Let's assume I have two fast files as below:
file1.fa
>seq20
NNNNNNN
>seq11
NNACCGGNN
>seq2
NNNNNNNN
file2.fa
>seq3
AAACCGGTAAA
>seq9
GGGGGGGGGGG
I want to make a loop using two files - for each sequence in file1 the loop should go through all the sequences in file2.
What I want to do is to start with the first sequence in file1 - make 5mers - save the 5mer's reverse complements in a list and look for any item in the list if exists in ANY sequence in file2. Then loop goes to the second sequence in file2 and makes a NEW list (not adding up to the previous list).
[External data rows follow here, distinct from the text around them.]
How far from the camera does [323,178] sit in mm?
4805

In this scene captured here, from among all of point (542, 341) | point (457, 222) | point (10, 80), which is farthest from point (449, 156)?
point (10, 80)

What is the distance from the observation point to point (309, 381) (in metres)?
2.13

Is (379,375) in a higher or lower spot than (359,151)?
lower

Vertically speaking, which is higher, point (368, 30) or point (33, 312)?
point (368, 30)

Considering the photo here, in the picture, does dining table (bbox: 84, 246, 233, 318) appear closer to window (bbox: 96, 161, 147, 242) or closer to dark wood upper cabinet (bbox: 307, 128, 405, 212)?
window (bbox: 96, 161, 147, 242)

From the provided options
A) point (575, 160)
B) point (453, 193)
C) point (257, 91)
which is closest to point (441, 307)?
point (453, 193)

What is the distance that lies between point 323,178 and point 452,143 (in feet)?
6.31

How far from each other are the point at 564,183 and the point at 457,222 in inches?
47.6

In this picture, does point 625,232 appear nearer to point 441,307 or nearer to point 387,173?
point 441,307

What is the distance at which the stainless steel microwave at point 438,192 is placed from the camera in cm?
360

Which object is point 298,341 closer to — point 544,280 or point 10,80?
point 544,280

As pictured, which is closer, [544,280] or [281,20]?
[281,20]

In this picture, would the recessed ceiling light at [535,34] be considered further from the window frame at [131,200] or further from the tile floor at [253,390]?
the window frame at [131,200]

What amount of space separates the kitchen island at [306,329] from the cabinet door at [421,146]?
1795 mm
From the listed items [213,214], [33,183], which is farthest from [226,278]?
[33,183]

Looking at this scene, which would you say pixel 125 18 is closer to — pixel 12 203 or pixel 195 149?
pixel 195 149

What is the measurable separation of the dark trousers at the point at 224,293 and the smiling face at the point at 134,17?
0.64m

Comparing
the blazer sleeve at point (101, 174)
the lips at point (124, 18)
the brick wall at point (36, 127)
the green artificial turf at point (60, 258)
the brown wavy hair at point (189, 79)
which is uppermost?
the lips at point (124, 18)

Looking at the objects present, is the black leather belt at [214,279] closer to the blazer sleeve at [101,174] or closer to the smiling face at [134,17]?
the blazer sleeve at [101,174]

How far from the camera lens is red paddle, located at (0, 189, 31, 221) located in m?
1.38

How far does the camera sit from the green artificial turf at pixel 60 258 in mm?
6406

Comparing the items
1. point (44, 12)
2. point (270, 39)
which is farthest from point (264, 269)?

Based on the dummy sequences - one of the possible 5mers from the seq11 in the file1.fa is ACCGG
which it's reverse complement becomes (CCGGT)
- if you look at the seq3
in the file2 you could see that CCGGT
exists in that sequence then these sequence ids should be reported.
Base on my examples only seq11 hetero-dimerizes with seq3 so the desired output should look like a table as below:
file2 seq3 seq9
file1
seq20 0 0
seq11 1 0
seq2 0 0
I have written this script but it does not give any output - also I have not been able to set the rest of the script to make the output in a table format. Any help is appreciated - Many thanks.
from Bio import SeqIO
with open('test1.fa', 'r') as fw, open('test2.fa', 'r') as rv:
for fw_record in SeqIO.parse(fw, 'fasta'):
lst = []
for i in range(len(fw_record.seq)):
kmer = str(fw_record.seq[i:i + 5])
if len(kmer) == 5:
C_kmer = Seq(kmer).complement()
lst.append(C_kmer[::-1])
print(lst)
for rv_record in SeqIO.parse(rv, 'fasta'):
if any(items in rv_record.seq for items in lst):
print(fw_record.id)
print(fw_record.seq)
print(rv_record.id)
print(rv_record.seq)
Please stop asking the same question over and over again.